Goodall: It's important to tell stories. Sometimes you're told you'll never change so-and-so's mind. But if you can be one-on-one with that person and tell a couple of stories....You usually can't change people's minds by the intellect. You've got to find something that reaches into their hearts. ...
HBR: How do you stay hopeful?
Goodall: ...[P]eople say you can't change somebody who's older than such and such an age, because they're set in their ways. It's not true. If you can find a story, if you can make them think and not be defensive, sometimes the toughest person can change.
Combining experience WITH storytelling--finding a way of experiencing each revealed beat of the story as you tell/learn/hear/portray it first--must be a particularly effective hybrid approach!

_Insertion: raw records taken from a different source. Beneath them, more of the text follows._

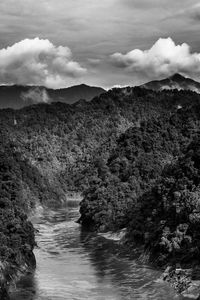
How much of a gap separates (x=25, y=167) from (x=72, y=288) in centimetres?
11457

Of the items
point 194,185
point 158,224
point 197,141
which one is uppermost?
point 197,141

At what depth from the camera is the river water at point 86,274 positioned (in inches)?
2493

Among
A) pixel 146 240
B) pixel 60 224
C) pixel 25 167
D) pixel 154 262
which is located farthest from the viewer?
pixel 25 167

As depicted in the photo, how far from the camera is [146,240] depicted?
83.1 metres

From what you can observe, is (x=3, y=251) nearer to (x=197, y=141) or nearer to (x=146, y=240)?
(x=146, y=240)

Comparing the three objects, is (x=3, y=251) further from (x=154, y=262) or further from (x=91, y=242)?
(x=91, y=242)

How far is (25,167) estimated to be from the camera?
179 m

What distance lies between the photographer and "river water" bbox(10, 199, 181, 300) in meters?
63.3

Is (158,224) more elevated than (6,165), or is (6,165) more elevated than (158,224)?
(6,165)

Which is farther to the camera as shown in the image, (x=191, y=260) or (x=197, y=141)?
(x=197, y=141)

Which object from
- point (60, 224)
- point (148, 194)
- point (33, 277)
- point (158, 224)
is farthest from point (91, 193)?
point (33, 277)

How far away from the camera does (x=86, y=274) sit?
73.4 meters

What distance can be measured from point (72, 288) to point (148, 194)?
35006mm

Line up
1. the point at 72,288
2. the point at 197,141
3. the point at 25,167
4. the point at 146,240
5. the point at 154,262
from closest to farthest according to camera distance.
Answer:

ReplyDeleteTransporting ourselves into the midst of the story by improvising it ON ITS FEET as a physical performance creates instant empathy. Empathy makes others' experiences our own, and the "others" need not even be real-live people. The beauty of good fiction is that it invites us into the skin, homes, attitudes and discoveries of the characters depicted. When we improvise storytelling performatively we compound the power of fiction. We BECOME the characters when we give birth to them as we write/act them. e can even edit them as we go! The characters become "stuck with us", as my acting teacher used to say. We empathize with them because the experience is not being retold but is being felt for the first time right now.
Putting ourselves in the immediate, unpremeditated, unrehearsed, and non-repeated MIDST of a brand-new story that we openly improvise exposes us to raw experience and emotion. The potential for behavior change is huge. In improvised story-acting, mere information is the least of it, and a story experienced totally fresh and on its feet imparts its power equally to the story-performer and to the audience.